### Tekstfragment

2.36 landschappelijke waarde

de aan een gebied toegekende waarde, gekenmerkt door het waarneembare deel van het aardoppervlak, die wordt bepaald door de onderlinge samenhang en beïnvloeding tussen de levende en niet-levende natuur;

2.37 levensloopbestendige woning

een woning die geschikt is voor bewoning in alle levensfasen. De woning is rollator toe- en doorgankelijk voor mensen met een lichamelijke beperking. Alle primaire leefruimten (woonkamer, keuken, slaapkamer, badkamer, toilet) bevinden zich op de begane grond. De leefruimten zijn zowel inpandig als vanuit het aansluitende terrein zo veel mogelijk drempelloos toegankelijk;

2.38 locatiegrens

de grens van een locatievlak;

2.39 locatievlak

een geometrisch bepaald vlak die is aangewezen voor een gebruiksdoel;

2.40 mantelzorg

langdurige zorg die niet in het kader van een hulpverlenend beroep wordt geboden aan een hulpbehoevende door personen uit diens directe omgeving, waarbij zorgverlening rechtstreeks voortvloeit uit de sociale relatie en de gebruikelijke zorg van huisgenoten voor elkaar overstijgt;

2.41 normaal onderhoud

werkzaamheden met het doel objecten in zodanige conditie te houden of te brengen dat voortbestaan van deze objecten op tenminste het bestaande kwaliteitsniveau wordt bereikt;

2.42 nutsvoorzieningen

voorzieningen ten behoeve van het openbaar nut, zoals transformatorhuisjes, gasreduceerstations, schakelhuisjes, bemalingsinstallaties, gemaalgebouwtjes, telefooncellen, voorzieningen ten behoeve van (ondergrondse) afvalinzameling en apparatuur voor telecommunicatie;

2.43 overkapping

een bouwwerk in de vorm van een dakconstructie dat wordt ondersteund door palen of kolommen; en waarvan de begrenzing wordt gevormd door maximaal één eigen wand, dan wel - aan maximaal 3 zijden - door gevels van aansluitende gebouwen;

2.44 paardenbak

al dan niet omheinde gronden, voorzien van bewerkte/aangepaste bodem waar training en africhting van paarden alsmede het recreatief berijden van paarden plaatsvindt;

2.45 peil
  • a. voor gebouwen, waarvan de hoofdtoegang onmiddellijk aan de weg grenst: de hoogte van die weg ter plaatse van de hoofdtoegang;
  • b. in andere gevallen: de gemiddelde hoogte van het aansluitende, afgewerkte maaiveld.

######

- Gegeven opdracht A -
Herhaal letterlijk het deel van het tekstfragment hierboven, beginnend bij "2.44 paardenbak" en eindigend bij "aansluitende, afgewerkte maaiveld.".

### Aangeleverde gegevens

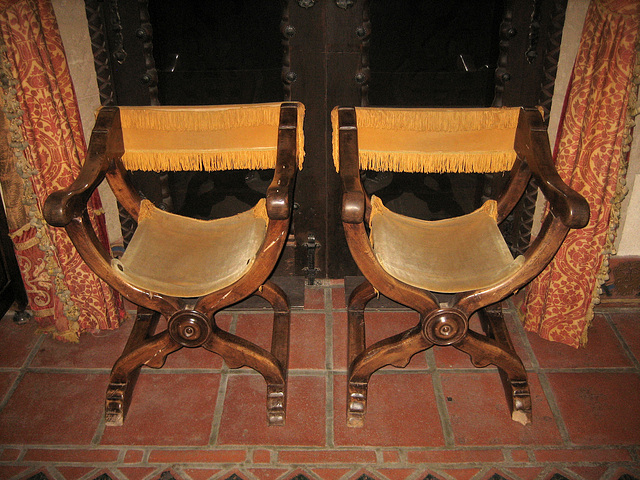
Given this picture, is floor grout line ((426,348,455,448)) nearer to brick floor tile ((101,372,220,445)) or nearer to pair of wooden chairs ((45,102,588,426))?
pair of wooden chairs ((45,102,588,426))

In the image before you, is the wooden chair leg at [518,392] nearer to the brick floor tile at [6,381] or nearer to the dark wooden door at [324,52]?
the dark wooden door at [324,52]

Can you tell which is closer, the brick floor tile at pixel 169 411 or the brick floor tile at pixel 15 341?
the brick floor tile at pixel 169 411

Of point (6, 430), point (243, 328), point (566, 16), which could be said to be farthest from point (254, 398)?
point (566, 16)

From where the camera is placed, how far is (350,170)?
1886 millimetres

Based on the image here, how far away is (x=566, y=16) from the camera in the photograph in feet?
7.25

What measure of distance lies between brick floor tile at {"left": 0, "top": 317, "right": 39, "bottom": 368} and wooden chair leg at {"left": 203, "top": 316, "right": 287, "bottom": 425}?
0.91 metres

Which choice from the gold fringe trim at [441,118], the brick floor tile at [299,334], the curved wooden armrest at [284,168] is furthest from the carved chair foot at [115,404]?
the gold fringe trim at [441,118]

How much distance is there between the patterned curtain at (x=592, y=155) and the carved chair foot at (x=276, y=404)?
1.15 m

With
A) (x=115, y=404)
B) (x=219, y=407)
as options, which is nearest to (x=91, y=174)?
(x=115, y=404)

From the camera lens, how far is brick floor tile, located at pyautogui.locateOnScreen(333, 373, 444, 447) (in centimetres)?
200

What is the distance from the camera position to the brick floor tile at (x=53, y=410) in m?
2.02

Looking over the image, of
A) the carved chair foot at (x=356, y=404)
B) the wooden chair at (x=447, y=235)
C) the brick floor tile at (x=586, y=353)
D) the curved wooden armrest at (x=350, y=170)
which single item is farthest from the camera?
the brick floor tile at (x=586, y=353)

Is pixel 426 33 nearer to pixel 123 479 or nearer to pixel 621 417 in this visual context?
pixel 621 417

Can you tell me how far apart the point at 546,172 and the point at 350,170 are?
67cm
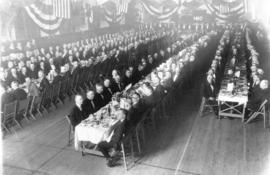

######

- Gegeven opdracht B -
Zoek in de gegevens hierboven elke regel die de string "pixel" bevat en neem die regels ongewijzigd over. Het verschil tussen hoofdletters en kleine letters telt mee.

- Juist antwoord A -
2.44 paardenbak

al dan niet omheinde gronden, voorzien van bewerkte/aangepaste bodem waar training en africhting van paarden alsmede het recreatief berijden van paarden plaatsvindt;

2.45 peil
  • a. voor gebouwen, waarvan de hoofdtoegang onmiddellijk aan de weg grenst: de hoogte van die weg ter plaatse van de hoofdtoegang;
  • b. in andere gevallen: de gemiddelde hoogte van het aansluitende, afgewerkte maaiveld.

- Juist antwoord B -
Can you tell which is closer, the brick floor tile at pixel 169 411 or the brick floor tile at pixel 15 341?
the brick floor tile at pixel 169 411
Is pixel 426 33 nearer to pixel 123 479 or nearer to pixel 621 417 in this visual context?
pixel 621 417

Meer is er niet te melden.